Barang siapa cinta kepada Allah dan akhirat maka gerakan refleknya hanya untuk mencarinya dan ikhlas karena-Nya. Lain halnya dengan orang yang selalu memikirkan dunia, kedudukan, tampuk pimpinan, dan segala yang selain Allah, maka semua gerakannya hanya akan tertuju padanya, sehingga ibadah yang dilakukannya, baik itu berupa puasa, shalat dan lainnya tidak akan lepas darinya, kecuali hanya sedikit saja.
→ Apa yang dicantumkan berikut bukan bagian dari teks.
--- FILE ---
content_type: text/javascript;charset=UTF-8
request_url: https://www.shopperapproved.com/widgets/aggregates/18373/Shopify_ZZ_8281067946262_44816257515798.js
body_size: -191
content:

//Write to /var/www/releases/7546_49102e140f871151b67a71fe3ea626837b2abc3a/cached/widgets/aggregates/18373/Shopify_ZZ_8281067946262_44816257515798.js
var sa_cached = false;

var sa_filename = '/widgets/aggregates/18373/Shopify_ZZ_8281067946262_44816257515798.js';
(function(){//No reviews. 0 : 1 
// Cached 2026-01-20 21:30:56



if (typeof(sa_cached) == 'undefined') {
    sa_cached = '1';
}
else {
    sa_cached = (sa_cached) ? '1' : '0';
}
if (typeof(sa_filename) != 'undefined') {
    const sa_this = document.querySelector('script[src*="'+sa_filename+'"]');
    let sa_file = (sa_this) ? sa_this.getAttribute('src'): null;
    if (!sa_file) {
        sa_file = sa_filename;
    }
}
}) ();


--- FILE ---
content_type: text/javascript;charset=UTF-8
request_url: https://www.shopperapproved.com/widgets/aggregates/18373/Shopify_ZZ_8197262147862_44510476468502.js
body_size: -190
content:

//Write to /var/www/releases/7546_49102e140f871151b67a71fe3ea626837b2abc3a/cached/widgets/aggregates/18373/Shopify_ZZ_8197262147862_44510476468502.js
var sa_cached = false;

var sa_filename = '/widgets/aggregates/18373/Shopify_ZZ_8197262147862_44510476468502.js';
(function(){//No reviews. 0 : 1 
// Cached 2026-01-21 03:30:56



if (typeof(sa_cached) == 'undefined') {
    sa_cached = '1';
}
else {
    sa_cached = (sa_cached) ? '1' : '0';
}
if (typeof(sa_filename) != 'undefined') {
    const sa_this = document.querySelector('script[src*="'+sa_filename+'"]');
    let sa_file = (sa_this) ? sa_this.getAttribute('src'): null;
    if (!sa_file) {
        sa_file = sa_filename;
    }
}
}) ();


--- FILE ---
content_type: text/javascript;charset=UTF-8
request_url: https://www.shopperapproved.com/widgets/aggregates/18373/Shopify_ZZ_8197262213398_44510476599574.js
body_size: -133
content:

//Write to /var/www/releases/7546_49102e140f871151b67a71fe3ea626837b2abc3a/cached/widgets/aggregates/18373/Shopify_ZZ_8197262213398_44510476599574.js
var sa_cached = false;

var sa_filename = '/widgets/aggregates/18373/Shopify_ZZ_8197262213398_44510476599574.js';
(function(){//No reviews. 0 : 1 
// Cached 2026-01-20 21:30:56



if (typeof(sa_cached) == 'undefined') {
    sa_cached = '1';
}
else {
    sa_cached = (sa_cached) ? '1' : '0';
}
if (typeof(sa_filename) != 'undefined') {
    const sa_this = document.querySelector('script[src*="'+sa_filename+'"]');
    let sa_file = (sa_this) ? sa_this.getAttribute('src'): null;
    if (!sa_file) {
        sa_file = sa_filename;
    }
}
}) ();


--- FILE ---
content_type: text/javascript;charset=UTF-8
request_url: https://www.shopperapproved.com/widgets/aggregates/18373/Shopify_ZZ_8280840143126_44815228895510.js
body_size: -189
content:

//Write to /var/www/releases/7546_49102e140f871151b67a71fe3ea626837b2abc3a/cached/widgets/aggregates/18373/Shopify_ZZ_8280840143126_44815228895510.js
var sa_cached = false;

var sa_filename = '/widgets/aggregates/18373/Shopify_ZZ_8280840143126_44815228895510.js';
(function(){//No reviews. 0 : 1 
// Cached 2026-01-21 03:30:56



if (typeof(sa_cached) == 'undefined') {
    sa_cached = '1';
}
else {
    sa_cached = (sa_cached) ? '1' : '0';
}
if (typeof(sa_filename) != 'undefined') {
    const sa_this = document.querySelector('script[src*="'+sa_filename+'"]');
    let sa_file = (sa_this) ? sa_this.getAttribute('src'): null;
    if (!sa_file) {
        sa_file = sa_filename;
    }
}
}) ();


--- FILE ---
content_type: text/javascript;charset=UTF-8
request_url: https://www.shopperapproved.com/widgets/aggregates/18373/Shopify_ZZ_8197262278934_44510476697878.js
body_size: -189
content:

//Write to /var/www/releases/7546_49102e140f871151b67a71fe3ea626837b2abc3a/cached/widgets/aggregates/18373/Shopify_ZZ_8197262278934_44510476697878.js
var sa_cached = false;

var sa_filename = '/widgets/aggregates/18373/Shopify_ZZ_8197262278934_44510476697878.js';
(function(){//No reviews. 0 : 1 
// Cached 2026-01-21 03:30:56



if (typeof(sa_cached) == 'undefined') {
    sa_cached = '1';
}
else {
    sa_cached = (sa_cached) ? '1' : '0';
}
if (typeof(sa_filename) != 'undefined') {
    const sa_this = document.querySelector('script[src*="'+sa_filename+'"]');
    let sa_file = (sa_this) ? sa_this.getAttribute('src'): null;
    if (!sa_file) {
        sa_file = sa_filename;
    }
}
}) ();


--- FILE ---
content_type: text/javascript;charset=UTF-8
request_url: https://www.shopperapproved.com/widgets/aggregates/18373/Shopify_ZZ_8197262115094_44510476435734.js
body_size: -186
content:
Cara melatih keikhlasan adalah dengan menghilangkan memikirkan keinginan hatinya, tidak tamak pada dunia, dan hanya memikirkan akhirat dengan jalan menguasai hatinya hanya untuknya. Cara-cara ini dapat memudahkan kita untuk ikhlas. Berapa banyak orang yang berusah payah dalam beramal dan ia menyangka bahwa itu semua dilakukannya dengan penuh keikhlasan karena Allah, akan tetapi sayang, ia termasuk orang-orang yang tertipu, karena ia tidak memperhatikan hal-hal yang merusaknya.

Dikisahkan bahwa ada seseorang yang selalu shalat di barisan pertama. Pernah pada suatu hari ia terlambat, sehigga ia shalat pada barisan kedua, maka ia merasa malu kepada orang-orang di sekitarnya yang melihatnya berada di barisan kedua. Dari sini dapat diketahui bahwa ia akan merasa senang dan tenang hatinya ketika ia shalat di barisan pertama karena ingin dilihat oleh orang lain. Ini adalah hal yangrumit dan pelik, sedikit sekali amal perbuatan yang selamat darinya, dan sedikit sekali orang yang menyadariya, kecuali orang yang diberikan taufik oleh Allah SWT. Dan orang-orang yang tidak memperhatikan hal ini kelak di hari kiamat akan menjumpai amal kebaikannya berubah menjadi amal kejahatan.